Written task -
Everything from the line containing "Out of serrated" through the last line of the records must be returned verbatim, and nothing outside that range.
## BEGIN
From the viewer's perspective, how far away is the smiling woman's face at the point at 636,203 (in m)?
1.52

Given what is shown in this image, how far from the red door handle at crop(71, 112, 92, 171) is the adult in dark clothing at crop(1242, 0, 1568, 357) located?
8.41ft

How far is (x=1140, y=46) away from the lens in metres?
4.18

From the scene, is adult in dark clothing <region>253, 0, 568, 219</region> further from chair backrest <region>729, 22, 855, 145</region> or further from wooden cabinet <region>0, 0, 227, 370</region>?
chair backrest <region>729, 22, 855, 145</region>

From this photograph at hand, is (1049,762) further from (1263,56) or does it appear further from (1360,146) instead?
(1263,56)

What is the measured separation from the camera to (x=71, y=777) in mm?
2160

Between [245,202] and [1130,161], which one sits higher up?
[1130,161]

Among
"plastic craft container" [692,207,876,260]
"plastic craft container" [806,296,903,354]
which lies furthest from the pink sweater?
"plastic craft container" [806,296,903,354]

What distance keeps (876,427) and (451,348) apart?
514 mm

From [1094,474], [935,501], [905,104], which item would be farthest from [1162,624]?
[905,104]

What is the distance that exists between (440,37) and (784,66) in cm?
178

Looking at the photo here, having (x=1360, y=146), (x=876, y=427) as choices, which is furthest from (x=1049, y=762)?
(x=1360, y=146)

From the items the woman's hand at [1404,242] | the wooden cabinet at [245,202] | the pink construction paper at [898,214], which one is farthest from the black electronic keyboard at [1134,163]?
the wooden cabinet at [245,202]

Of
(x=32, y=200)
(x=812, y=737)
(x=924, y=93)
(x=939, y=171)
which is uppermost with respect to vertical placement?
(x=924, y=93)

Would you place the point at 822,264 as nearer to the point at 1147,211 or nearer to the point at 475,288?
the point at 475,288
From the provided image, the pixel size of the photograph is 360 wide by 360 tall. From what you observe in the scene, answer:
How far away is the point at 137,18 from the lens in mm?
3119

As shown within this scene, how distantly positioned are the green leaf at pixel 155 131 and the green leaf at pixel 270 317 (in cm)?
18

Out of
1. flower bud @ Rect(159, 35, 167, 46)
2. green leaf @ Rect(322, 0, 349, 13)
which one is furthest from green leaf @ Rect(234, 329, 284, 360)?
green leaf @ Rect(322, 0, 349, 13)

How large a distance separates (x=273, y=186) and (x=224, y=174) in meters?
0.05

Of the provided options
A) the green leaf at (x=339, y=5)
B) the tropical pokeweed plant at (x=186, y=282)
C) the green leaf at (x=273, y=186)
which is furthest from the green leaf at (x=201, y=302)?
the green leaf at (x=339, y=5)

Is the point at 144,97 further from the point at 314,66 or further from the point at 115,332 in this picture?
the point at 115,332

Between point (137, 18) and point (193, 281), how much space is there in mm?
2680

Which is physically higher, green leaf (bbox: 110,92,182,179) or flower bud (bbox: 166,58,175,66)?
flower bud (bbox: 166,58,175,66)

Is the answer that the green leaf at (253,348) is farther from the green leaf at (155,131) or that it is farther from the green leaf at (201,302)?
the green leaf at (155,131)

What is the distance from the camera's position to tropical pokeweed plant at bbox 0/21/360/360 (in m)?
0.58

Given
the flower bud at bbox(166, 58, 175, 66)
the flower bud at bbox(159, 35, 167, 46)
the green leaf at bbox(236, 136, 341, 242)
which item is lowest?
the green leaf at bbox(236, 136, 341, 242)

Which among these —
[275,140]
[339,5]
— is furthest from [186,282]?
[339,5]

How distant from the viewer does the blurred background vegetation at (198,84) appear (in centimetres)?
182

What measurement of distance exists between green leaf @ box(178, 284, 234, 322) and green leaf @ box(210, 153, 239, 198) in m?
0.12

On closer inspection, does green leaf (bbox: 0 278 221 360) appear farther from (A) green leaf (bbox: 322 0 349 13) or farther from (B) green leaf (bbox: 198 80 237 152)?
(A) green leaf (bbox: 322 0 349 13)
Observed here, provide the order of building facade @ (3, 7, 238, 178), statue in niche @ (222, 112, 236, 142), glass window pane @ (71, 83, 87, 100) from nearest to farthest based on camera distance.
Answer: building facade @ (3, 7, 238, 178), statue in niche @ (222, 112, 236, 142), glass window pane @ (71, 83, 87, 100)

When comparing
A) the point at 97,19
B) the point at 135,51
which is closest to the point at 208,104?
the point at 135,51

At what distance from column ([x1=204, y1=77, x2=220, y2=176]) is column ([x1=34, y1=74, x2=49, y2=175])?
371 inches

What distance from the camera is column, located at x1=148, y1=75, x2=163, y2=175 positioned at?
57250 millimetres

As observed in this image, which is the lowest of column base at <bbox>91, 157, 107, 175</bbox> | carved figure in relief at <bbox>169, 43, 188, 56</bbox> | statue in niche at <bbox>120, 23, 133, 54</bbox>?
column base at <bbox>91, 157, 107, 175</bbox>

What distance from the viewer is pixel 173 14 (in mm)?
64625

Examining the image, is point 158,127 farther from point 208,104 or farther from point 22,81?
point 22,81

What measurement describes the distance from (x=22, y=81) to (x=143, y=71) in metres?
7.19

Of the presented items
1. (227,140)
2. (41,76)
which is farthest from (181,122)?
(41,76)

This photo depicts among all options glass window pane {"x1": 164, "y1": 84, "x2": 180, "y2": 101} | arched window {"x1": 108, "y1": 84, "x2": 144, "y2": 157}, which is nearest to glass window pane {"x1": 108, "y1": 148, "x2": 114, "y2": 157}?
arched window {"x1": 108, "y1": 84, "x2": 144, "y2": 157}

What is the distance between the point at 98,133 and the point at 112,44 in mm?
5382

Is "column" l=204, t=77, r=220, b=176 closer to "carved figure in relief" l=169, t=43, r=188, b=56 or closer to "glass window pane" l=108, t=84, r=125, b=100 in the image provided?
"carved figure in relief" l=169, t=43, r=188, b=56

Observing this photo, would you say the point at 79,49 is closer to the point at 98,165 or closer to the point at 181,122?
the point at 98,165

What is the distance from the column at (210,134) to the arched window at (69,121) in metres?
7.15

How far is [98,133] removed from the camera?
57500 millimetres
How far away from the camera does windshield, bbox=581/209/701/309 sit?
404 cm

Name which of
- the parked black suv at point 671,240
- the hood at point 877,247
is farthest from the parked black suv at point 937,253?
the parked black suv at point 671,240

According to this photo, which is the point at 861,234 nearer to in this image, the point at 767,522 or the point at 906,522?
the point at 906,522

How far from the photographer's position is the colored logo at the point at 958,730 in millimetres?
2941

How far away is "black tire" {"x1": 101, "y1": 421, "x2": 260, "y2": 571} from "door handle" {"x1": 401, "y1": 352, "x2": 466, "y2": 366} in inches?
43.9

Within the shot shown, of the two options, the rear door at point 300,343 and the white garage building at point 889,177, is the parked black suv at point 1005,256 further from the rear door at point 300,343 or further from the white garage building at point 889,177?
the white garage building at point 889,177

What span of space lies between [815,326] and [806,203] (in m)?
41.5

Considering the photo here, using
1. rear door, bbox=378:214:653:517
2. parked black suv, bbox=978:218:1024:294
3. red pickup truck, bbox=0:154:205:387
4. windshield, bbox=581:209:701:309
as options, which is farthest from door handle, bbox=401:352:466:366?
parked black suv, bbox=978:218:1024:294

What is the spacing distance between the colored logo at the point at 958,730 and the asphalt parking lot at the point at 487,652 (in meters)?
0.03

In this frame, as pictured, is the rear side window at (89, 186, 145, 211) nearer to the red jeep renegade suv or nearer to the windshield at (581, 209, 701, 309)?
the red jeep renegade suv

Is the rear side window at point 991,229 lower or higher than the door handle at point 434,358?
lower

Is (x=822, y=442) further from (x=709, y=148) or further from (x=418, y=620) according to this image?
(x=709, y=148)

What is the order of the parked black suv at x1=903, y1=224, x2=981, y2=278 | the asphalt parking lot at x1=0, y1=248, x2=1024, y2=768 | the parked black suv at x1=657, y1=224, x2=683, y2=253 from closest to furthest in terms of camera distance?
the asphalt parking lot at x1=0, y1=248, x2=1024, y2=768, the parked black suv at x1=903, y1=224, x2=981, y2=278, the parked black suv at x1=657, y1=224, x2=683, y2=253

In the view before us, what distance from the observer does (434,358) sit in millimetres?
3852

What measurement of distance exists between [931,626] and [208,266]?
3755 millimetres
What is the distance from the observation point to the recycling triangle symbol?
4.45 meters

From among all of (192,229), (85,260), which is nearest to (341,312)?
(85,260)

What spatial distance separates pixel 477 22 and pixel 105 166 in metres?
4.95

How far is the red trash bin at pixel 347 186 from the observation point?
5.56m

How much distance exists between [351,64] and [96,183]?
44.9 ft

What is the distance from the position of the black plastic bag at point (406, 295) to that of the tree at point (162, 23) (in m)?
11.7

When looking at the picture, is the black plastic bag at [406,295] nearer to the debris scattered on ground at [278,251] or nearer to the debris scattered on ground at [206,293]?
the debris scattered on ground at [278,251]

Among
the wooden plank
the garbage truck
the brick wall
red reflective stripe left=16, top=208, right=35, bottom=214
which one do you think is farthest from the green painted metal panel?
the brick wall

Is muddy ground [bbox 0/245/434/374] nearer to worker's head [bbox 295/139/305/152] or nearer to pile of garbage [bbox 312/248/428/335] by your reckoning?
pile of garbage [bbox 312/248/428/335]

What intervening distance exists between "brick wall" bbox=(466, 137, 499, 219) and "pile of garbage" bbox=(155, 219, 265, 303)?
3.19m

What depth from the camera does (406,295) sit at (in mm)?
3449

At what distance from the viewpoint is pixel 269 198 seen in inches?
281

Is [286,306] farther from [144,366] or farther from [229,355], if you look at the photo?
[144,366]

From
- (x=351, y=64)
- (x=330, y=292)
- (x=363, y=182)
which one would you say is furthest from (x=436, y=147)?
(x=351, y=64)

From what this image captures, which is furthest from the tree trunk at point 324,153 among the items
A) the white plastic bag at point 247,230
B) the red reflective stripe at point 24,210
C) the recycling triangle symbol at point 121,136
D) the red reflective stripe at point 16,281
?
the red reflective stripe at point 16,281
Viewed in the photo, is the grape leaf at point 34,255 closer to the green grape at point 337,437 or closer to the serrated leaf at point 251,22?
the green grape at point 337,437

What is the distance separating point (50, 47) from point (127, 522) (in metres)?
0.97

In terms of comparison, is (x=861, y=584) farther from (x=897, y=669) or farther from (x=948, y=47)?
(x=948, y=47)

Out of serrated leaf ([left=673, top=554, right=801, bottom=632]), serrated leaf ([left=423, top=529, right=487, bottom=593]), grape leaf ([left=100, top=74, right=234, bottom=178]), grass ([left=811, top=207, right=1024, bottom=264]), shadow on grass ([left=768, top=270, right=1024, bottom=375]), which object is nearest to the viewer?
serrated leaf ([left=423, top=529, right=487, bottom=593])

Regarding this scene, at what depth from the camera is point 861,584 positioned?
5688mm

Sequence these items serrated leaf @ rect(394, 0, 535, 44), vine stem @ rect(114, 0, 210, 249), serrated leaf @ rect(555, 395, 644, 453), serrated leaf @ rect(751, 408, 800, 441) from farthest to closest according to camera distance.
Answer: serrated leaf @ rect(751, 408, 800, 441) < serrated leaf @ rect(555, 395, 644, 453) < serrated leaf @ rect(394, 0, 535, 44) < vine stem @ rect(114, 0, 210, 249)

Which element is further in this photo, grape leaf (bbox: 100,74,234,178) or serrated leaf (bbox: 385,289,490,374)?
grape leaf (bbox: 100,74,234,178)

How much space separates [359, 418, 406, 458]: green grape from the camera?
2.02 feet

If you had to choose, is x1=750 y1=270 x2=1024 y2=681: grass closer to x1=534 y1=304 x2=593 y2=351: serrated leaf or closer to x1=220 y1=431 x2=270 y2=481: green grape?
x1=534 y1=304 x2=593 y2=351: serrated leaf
## END
Reply -
Out of serrated leaf ([left=673, top=554, right=801, bottom=632]), serrated leaf ([left=423, top=529, right=487, bottom=593]), grape leaf ([left=100, top=74, right=234, bottom=178]), grass ([left=811, top=207, right=1024, bottom=264]), shadow on grass ([left=768, top=270, right=1024, bottom=375]), which object is nearest to the viewer?
serrated leaf ([left=423, top=529, right=487, bottom=593])

Regarding this scene, at what depth from the camera is point 861,584 positioned?
5688mm

Sequence these items serrated leaf @ rect(394, 0, 535, 44), vine stem @ rect(114, 0, 210, 249), serrated leaf @ rect(555, 395, 644, 453), serrated leaf @ rect(751, 408, 800, 441) from farthest to closest according to camera distance.
Answer: serrated leaf @ rect(751, 408, 800, 441) < serrated leaf @ rect(555, 395, 644, 453) < serrated leaf @ rect(394, 0, 535, 44) < vine stem @ rect(114, 0, 210, 249)

Which element is further in this photo, grape leaf (bbox: 100,74,234,178) or serrated leaf (bbox: 385,289,490,374)?
grape leaf (bbox: 100,74,234,178)

How much space separates [359, 418, 406, 458]: green grape from the camera?
2.02 feet

If you had to choose, is x1=750 y1=270 x2=1024 y2=681: grass closer to x1=534 y1=304 x2=593 y2=351: serrated leaf or closer to x1=220 y1=431 x2=270 y2=481: green grape?
x1=534 y1=304 x2=593 y2=351: serrated leaf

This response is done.